Lentil and Roasted Cauliflower Tacos with Cilantro Lime Sauce

Enjoy a delicious and healthy twist on taco night with Lentil and Roasted Cauliflower Tacos topped with a vibrant Cilantro Lime Sauce. This plant-based recipe is perfect for vegetarians and anyone looking to add more vegetables to their diet.

Ingredients

  • 1 cup dried lentils or 2 cups cooked lentils
  • 1 head cauliflower, chopped into florets
  • 2 tablespoons olive oil
  • 1 teaspoon cumin
  • 1 teaspoon smoked paprika
  • Salt and pepper to taste
  • 8 small corn or flour tortillas
  • Fresh cilantro, chopped
  • Juice of 2 limes
  • 1/2 cup Greek yogurt or plant-based alternative
  • 1 clove garlic, minced
  • 1/4 cup chopped cilantro
  • 1 tablespoon olive oil

Preparation

Start by cooking the lentils according to package instructions until tender.
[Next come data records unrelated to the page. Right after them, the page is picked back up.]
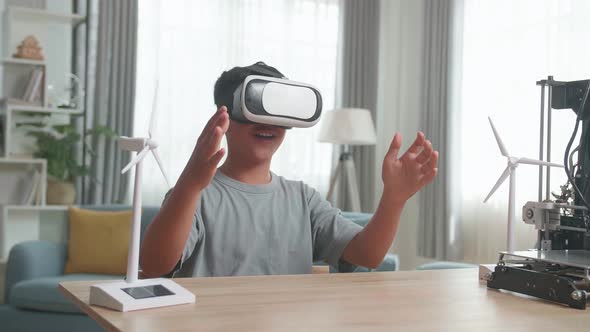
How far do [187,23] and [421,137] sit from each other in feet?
11.8

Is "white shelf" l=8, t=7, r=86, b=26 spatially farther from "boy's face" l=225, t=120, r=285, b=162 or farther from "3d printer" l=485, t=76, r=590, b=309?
"3d printer" l=485, t=76, r=590, b=309

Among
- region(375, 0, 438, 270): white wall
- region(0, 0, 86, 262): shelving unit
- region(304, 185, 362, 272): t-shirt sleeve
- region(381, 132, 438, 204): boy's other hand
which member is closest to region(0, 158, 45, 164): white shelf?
region(0, 0, 86, 262): shelving unit

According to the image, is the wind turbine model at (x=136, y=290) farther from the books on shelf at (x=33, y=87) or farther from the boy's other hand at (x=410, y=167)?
the books on shelf at (x=33, y=87)

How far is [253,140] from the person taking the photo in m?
1.43

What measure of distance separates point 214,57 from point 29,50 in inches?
48.5

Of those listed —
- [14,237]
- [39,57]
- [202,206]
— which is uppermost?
[39,57]

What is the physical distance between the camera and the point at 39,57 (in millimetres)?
3926

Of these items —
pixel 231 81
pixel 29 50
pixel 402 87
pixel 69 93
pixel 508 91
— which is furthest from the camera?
pixel 402 87

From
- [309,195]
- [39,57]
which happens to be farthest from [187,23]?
[309,195]

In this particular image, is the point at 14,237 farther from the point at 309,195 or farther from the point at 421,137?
the point at 421,137

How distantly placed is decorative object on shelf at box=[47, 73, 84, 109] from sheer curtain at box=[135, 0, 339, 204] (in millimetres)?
396

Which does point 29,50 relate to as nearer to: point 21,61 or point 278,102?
point 21,61

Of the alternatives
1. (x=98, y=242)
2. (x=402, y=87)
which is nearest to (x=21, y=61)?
(x=98, y=242)

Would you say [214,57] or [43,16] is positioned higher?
[43,16]
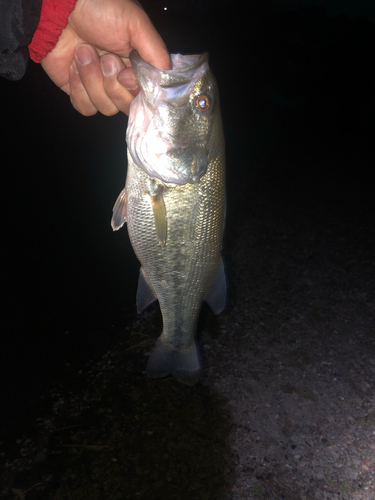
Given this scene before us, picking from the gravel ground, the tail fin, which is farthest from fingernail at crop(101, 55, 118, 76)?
the gravel ground

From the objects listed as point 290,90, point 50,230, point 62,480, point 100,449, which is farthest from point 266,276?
point 290,90

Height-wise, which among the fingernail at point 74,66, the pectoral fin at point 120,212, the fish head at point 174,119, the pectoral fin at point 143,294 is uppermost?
the fingernail at point 74,66

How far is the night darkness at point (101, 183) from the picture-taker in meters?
3.58

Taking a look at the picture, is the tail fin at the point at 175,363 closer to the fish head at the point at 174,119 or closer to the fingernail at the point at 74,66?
the fish head at the point at 174,119

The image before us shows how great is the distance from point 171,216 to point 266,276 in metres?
2.92

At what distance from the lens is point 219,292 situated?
1.75 m

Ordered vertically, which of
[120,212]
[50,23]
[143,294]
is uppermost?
[50,23]

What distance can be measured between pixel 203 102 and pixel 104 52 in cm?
88

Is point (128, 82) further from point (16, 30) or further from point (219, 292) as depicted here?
point (219, 292)

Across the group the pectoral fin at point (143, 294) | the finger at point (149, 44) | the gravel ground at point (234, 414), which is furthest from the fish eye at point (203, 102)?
the gravel ground at point (234, 414)

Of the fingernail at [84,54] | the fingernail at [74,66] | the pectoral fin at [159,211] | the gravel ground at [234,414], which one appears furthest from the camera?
the gravel ground at [234,414]

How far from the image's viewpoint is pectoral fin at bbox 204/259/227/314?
1725mm

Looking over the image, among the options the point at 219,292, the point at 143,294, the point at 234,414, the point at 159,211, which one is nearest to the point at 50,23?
the point at 159,211

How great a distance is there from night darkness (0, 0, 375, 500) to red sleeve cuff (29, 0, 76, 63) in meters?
2.72
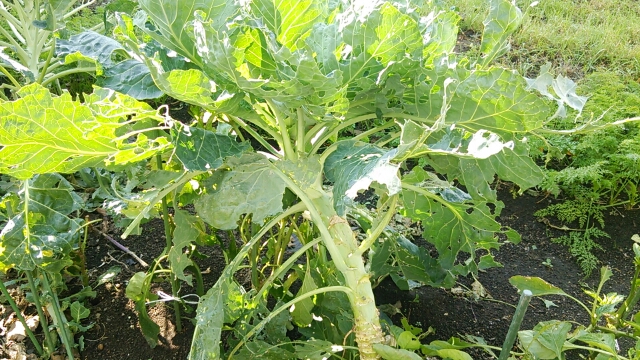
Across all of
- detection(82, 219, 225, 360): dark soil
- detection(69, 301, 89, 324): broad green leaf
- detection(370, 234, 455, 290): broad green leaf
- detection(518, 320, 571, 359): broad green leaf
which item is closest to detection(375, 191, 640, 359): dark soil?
detection(370, 234, 455, 290): broad green leaf

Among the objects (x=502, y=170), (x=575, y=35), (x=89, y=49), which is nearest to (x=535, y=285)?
(x=502, y=170)

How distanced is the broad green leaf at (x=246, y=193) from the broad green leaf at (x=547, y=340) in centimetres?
63

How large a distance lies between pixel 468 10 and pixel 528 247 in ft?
8.43

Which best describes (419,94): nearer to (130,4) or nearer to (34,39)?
(130,4)

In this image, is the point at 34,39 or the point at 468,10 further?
the point at 468,10

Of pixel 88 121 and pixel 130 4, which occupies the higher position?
pixel 130 4

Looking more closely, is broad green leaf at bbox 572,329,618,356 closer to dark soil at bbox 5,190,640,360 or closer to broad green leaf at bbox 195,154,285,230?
dark soil at bbox 5,190,640,360

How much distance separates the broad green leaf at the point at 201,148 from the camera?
1117mm

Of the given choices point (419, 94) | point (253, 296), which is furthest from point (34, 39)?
point (419, 94)

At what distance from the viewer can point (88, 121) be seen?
3.50 ft

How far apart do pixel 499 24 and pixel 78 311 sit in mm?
1535

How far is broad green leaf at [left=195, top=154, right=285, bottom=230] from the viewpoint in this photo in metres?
1.23

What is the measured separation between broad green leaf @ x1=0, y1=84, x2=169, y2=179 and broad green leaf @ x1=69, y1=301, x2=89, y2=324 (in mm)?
807

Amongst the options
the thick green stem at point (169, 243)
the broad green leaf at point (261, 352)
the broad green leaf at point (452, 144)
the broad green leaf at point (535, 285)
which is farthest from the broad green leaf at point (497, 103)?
the thick green stem at point (169, 243)
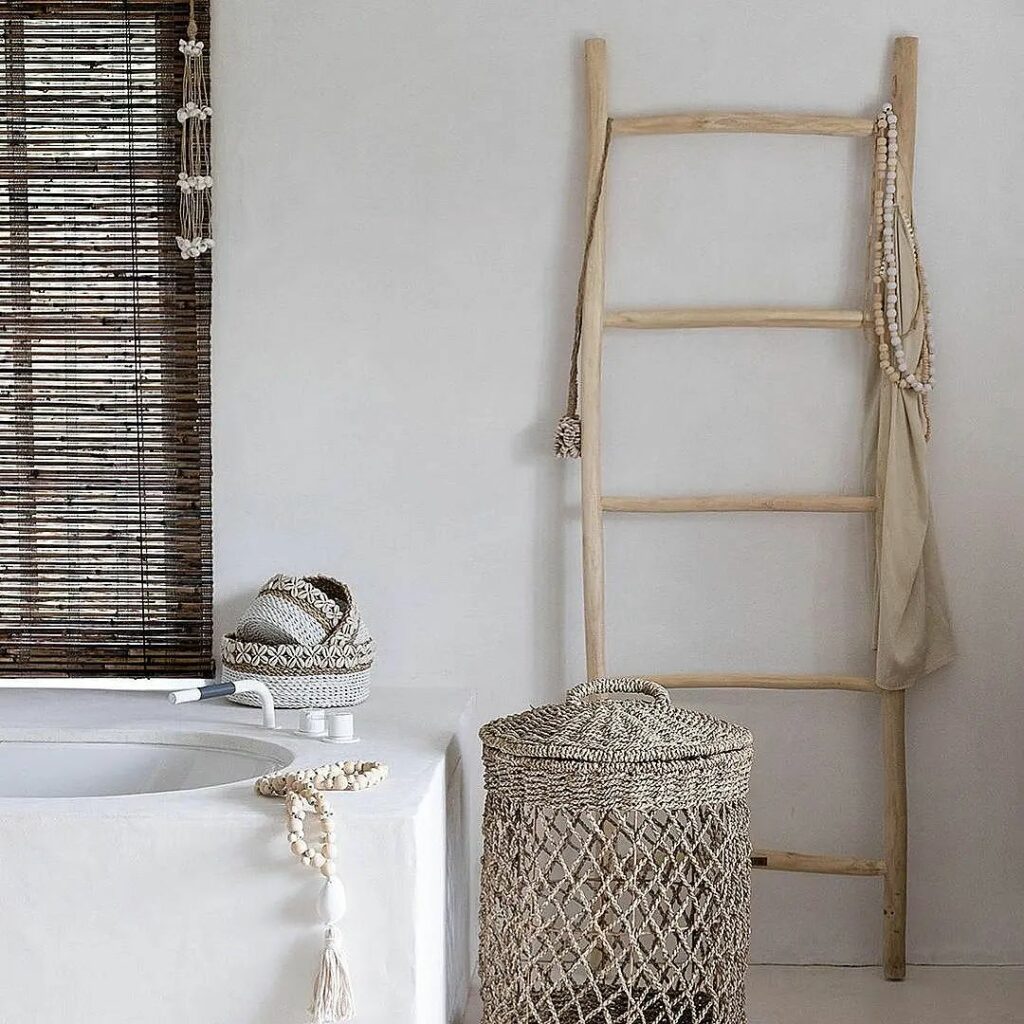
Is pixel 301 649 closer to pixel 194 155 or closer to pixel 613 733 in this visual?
pixel 613 733

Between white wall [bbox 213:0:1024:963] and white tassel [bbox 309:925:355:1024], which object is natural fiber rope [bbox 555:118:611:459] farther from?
white tassel [bbox 309:925:355:1024]

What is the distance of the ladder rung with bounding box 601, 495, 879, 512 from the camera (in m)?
2.75

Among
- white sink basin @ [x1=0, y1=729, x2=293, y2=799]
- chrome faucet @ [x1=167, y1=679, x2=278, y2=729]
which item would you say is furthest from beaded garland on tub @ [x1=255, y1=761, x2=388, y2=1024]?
white sink basin @ [x1=0, y1=729, x2=293, y2=799]

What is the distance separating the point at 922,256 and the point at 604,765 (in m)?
1.36

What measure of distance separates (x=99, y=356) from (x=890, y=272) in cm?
167

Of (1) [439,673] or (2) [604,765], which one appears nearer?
(2) [604,765]

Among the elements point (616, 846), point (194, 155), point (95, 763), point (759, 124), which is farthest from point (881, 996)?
point (194, 155)

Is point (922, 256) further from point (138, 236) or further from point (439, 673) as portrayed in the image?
point (138, 236)

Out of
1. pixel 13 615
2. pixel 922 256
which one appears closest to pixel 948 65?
pixel 922 256

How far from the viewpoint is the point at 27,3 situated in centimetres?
279

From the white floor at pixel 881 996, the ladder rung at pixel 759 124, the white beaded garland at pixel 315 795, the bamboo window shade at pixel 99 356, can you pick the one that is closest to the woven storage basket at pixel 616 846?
the white beaded garland at pixel 315 795

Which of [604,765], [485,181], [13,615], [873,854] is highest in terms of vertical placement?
[485,181]

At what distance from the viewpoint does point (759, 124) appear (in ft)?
8.91

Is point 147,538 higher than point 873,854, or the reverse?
point 147,538
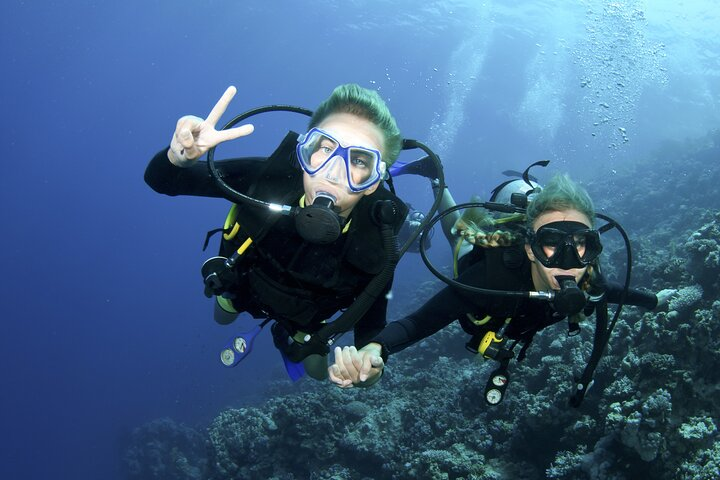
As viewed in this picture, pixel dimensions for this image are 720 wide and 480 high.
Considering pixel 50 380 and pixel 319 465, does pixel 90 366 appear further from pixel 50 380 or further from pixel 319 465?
pixel 319 465

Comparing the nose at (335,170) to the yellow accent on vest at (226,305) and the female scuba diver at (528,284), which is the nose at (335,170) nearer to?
the female scuba diver at (528,284)

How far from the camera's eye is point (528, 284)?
3377 millimetres

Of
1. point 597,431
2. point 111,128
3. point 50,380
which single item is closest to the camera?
point 597,431

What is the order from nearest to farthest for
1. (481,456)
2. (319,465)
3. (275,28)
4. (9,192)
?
(481,456), (319,465), (275,28), (9,192)

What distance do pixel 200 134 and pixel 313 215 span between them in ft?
2.77

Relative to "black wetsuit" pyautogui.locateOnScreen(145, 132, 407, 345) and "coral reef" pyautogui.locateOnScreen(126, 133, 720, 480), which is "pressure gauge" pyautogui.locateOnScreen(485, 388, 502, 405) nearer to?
"black wetsuit" pyautogui.locateOnScreen(145, 132, 407, 345)

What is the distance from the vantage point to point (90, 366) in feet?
149

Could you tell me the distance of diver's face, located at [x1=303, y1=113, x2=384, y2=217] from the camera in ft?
8.94

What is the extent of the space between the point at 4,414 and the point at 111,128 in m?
107

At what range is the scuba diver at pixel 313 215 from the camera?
2.74 m

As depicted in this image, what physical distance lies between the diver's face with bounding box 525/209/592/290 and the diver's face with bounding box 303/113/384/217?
54.6 inches

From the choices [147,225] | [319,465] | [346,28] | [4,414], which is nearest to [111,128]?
[147,225]

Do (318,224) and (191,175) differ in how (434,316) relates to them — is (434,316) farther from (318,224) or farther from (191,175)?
(191,175)

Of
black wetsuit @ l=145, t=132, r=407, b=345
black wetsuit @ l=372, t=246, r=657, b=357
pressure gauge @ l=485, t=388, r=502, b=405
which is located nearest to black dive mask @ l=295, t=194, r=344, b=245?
black wetsuit @ l=145, t=132, r=407, b=345
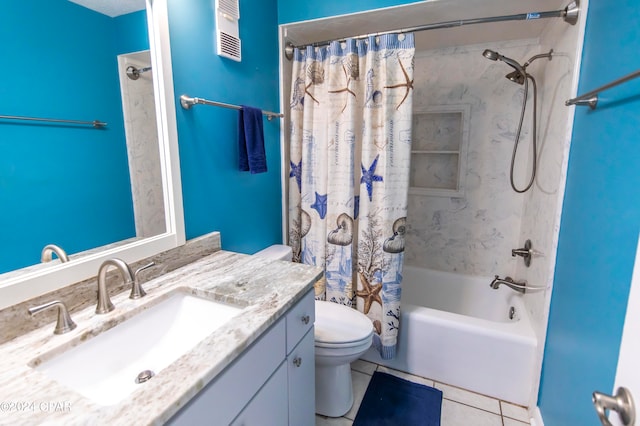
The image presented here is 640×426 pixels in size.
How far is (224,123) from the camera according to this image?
1568mm

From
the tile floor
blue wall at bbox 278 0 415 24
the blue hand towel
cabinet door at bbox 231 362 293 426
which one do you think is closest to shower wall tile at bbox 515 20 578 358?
the tile floor

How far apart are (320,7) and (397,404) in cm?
229

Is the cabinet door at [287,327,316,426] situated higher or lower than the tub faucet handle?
lower

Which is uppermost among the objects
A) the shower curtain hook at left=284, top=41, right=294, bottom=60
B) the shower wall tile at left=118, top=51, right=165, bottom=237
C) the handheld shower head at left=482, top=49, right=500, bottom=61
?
the shower curtain hook at left=284, top=41, right=294, bottom=60

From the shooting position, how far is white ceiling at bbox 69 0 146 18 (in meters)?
1.01

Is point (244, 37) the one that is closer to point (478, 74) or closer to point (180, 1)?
point (180, 1)

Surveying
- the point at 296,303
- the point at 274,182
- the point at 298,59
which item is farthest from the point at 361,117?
the point at 296,303

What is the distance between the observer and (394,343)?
75.1 inches

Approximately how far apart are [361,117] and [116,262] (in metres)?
1.46

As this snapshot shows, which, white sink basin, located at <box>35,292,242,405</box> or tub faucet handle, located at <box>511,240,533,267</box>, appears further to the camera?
tub faucet handle, located at <box>511,240,533,267</box>

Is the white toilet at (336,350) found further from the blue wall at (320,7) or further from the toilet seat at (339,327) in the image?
the blue wall at (320,7)

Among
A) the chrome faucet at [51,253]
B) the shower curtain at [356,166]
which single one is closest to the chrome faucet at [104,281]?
the chrome faucet at [51,253]

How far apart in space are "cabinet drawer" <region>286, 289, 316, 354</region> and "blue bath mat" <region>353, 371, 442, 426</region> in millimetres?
825

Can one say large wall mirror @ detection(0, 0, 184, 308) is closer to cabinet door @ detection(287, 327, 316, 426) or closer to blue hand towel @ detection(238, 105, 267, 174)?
blue hand towel @ detection(238, 105, 267, 174)
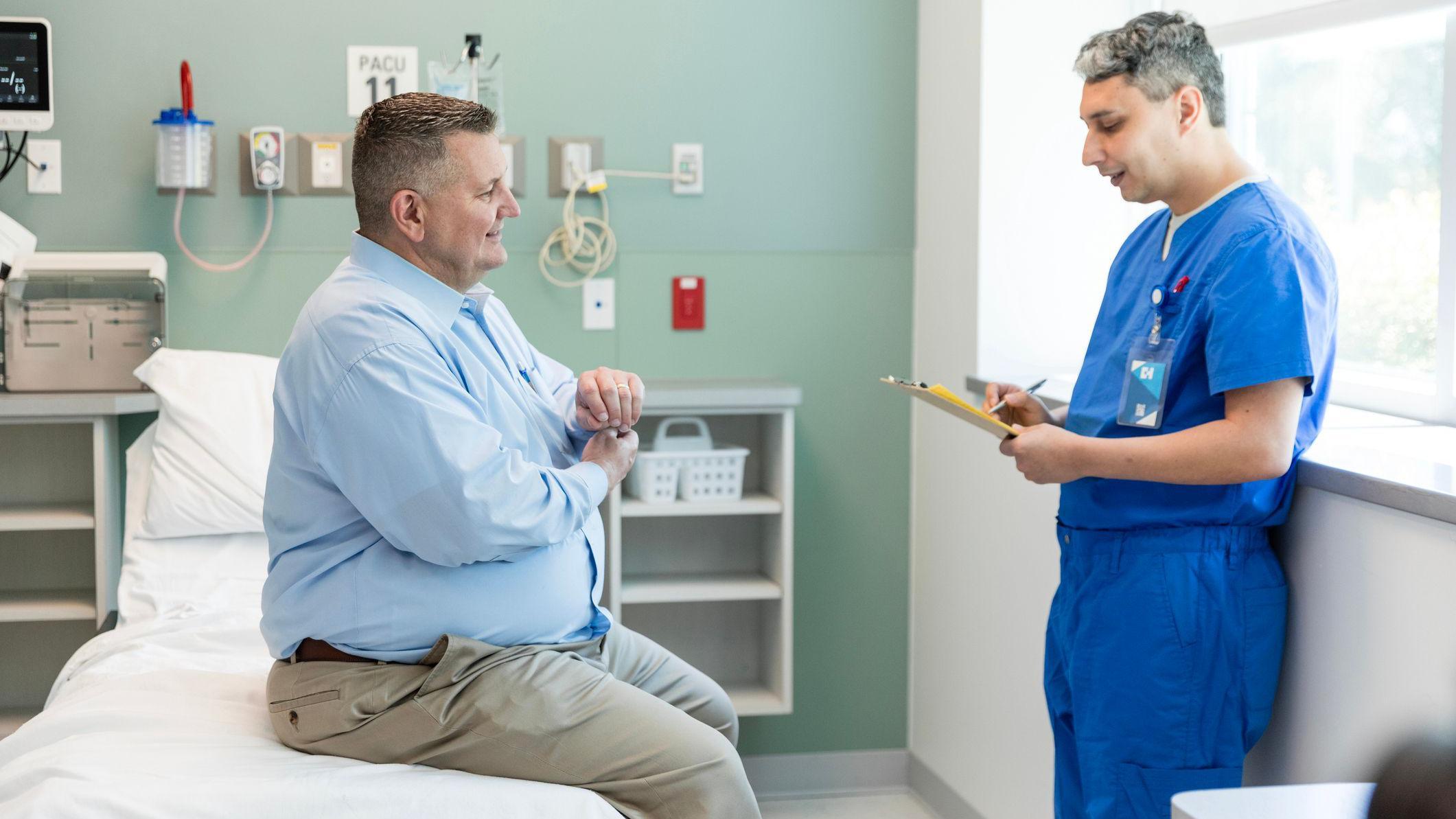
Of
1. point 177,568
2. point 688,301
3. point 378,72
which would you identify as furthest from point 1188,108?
point 177,568

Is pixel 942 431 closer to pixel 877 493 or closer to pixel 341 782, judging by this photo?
pixel 877 493

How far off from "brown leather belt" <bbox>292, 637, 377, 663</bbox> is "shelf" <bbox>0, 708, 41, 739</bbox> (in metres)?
1.36

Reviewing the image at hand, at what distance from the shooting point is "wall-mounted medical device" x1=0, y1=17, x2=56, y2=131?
8.91 ft

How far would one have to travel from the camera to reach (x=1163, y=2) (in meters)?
2.70

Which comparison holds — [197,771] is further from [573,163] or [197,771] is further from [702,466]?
[573,163]

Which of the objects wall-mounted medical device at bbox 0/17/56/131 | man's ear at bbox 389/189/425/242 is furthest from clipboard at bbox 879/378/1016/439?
wall-mounted medical device at bbox 0/17/56/131

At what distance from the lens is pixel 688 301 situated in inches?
121

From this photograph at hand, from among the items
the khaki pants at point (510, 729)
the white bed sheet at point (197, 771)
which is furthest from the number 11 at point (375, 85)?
the khaki pants at point (510, 729)

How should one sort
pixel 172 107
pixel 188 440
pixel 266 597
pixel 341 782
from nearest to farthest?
1. pixel 341 782
2. pixel 266 597
3. pixel 188 440
4. pixel 172 107

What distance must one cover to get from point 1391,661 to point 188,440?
7.27 ft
Drain and set aside. Meanwhile, preheat your oven to 400°F (200°C).

In a large bowl, toss the cauliflower florets with 2 tablespoons of olive oil, cumin, smoked paprika, salt, and pepper. Spread the cauliflower on a baking sheet lined with parchment paper and roast for 25-30 minutes until golden and crispy.

While the cauliflower is roasting, prepare the cilantro lime sauce. In a blender, combine Greek yogurt, lime juice, minced garlic, chopped cilantro, and 1 tablespoon of olive oil. Blend until smooth. Adjust seasoning as needed.

Assembling the Tacos

Warm the tortillas in a dry skillet or microwave. Spread a generous spoonful of lentils on each tortilla, followed by roasted cauliflower. Drizzle with cilantro lime sauce and garnish with additional cilantro if desired.

Serve immediately with extra lime wedges on the side. These tacos are perfect for a quick weeknight dinner or a casual gathering with friends.